Dan Zigmond | Vice president of data | Hampton Creek Dan Zigmond | Vice president of data | Hampton Creek Louise Pomeroy

Modern data science started at places like Google, Amazon, LinkedIn, and Facebook. Yes, mathematicians have practiced statistical analysis since the early 20th century, looking for new truths in collections of data. But in recent years, the Googles and the Amazons have taken things to a level no one previously imagined. In running global search engines, shopping sites, social networks, and video services, these companies collect unprecedented amounts of data—almost inadvertently—and over the past several years they’ve developed new software, algorithms, and techniques capable of rapidly analyzing all this digital information.

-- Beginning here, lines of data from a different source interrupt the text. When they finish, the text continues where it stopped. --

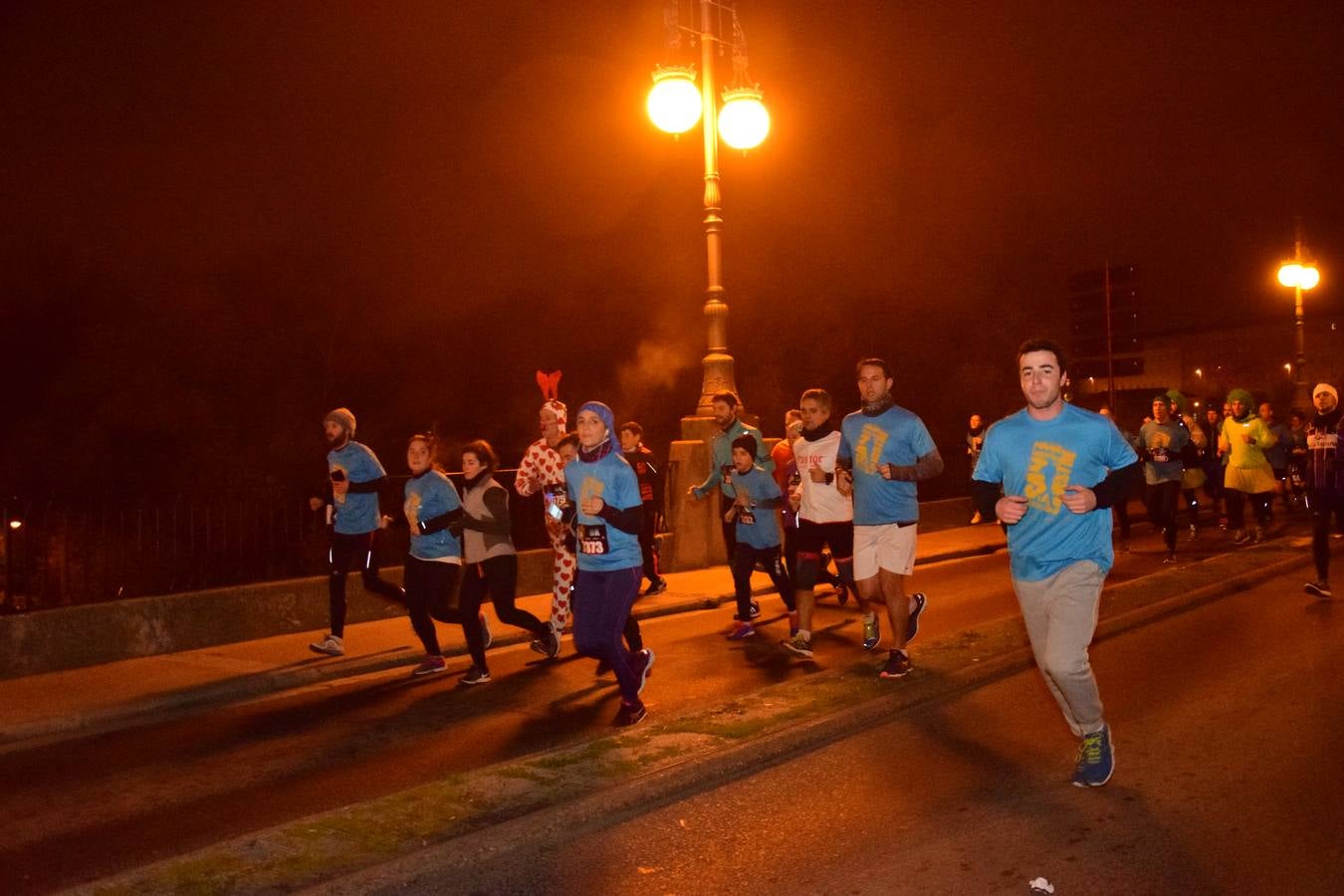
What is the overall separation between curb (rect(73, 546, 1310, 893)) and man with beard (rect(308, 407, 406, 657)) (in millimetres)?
3607

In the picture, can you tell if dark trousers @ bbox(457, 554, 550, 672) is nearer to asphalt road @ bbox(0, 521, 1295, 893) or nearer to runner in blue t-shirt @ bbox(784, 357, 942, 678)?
asphalt road @ bbox(0, 521, 1295, 893)

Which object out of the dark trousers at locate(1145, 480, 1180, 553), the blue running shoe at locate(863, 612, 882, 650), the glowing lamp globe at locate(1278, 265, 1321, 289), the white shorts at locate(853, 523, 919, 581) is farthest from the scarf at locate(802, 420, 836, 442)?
the glowing lamp globe at locate(1278, 265, 1321, 289)

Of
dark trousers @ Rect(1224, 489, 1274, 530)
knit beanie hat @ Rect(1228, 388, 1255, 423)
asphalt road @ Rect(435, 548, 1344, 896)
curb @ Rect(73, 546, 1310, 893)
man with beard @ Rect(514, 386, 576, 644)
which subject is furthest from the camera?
dark trousers @ Rect(1224, 489, 1274, 530)

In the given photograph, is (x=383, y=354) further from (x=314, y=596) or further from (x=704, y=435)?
(x=314, y=596)

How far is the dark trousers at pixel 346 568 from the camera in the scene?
30.2 ft

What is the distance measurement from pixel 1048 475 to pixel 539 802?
2.52 meters

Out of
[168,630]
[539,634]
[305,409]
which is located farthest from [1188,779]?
[305,409]

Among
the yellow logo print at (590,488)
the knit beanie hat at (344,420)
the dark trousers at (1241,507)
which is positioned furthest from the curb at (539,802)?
the dark trousers at (1241,507)

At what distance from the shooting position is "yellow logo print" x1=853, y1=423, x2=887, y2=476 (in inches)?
287

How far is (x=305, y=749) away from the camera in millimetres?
6746

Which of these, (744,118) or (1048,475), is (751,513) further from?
(744,118)

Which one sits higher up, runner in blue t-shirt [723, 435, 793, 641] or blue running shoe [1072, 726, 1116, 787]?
runner in blue t-shirt [723, 435, 793, 641]

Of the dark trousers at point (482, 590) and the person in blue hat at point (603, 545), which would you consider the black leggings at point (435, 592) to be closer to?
the dark trousers at point (482, 590)

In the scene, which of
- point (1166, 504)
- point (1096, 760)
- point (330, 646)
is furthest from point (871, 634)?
point (1166, 504)
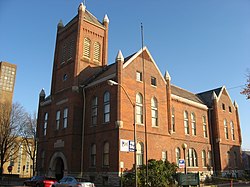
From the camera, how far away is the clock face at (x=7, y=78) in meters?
110

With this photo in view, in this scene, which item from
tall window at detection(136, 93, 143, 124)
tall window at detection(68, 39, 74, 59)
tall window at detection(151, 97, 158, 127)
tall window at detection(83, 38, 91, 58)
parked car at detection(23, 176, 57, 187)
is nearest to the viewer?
parked car at detection(23, 176, 57, 187)

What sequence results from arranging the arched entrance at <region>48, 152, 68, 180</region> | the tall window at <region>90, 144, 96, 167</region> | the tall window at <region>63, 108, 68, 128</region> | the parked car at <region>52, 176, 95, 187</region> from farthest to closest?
the arched entrance at <region>48, 152, 68, 180</region>, the tall window at <region>63, 108, 68, 128</region>, the tall window at <region>90, 144, 96, 167</region>, the parked car at <region>52, 176, 95, 187</region>

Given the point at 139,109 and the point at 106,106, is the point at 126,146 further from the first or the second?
the point at 139,109

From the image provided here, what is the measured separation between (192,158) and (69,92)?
20526mm

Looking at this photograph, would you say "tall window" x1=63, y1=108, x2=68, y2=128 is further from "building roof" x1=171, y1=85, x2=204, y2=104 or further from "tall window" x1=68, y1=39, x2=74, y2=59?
"building roof" x1=171, y1=85, x2=204, y2=104

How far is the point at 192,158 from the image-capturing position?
39438 mm

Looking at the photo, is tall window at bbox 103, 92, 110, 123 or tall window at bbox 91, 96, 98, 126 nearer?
tall window at bbox 103, 92, 110, 123

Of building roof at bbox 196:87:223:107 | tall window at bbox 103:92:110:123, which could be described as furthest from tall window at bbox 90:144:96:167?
building roof at bbox 196:87:223:107

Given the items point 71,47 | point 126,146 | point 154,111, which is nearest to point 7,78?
point 71,47

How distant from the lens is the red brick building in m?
29.5

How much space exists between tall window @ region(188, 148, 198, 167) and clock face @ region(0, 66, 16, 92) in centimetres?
9103

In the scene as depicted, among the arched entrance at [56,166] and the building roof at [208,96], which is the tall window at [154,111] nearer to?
the arched entrance at [56,166]

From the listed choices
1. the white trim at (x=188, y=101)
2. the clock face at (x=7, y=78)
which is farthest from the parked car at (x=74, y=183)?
the clock face at (x=7, y=78)

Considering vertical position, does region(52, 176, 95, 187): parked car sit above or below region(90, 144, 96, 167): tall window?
below
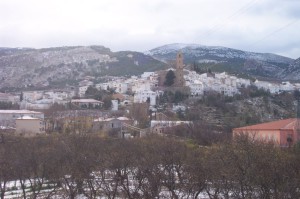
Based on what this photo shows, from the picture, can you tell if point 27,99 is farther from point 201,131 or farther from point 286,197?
point 286,197

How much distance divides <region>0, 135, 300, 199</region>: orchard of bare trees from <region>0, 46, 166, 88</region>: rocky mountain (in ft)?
381

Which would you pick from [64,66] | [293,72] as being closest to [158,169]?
[293,72]

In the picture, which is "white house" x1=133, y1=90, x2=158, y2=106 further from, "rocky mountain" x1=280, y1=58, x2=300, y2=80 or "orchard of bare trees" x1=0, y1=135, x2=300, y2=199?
"rocky mountain" x1=280, y1=58, x2=300, y2=80

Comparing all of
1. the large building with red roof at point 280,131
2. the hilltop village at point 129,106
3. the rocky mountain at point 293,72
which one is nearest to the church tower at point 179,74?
the hilltop village at point 129,106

When I was at Google, that’s what I did. I analyzed data. At YouTube, this helped us discover that the site would generate the most money if we showed ads that users could skip after a few seconds—a basic formula still used to make billions of dollars. Now, at a San Francisco startup called Hampton Creek, I’m applying the same techniques in an effort to create new kinds of food. Yes, food.

Our project is part of a new push in the world of data science. Drawing on the basic ideas that helped bootstrap fundamental internet service like YouTube and Facebook, Uber is using data to optimize transportation. Airbnb is using it to streamline lodging. The big pharmaceutical companies are using it to find new drugs. And others believe the latest techniques can help diagnose disease. I believe it can change food.

At Hampton Creek, we’ve already built a reasonable facsimile of the chicken egg, using proteins from the Canadian yellow pea and an American variety of sorghum, and with this egg we’ve made a better mayo and a better cookie. The idea is to create new food sources for an expanding global population—sources that are cheaper, safer, and healthier than what we have today. That may appear to have nothing in common with YouTube and Google Maps, but the same data science applies.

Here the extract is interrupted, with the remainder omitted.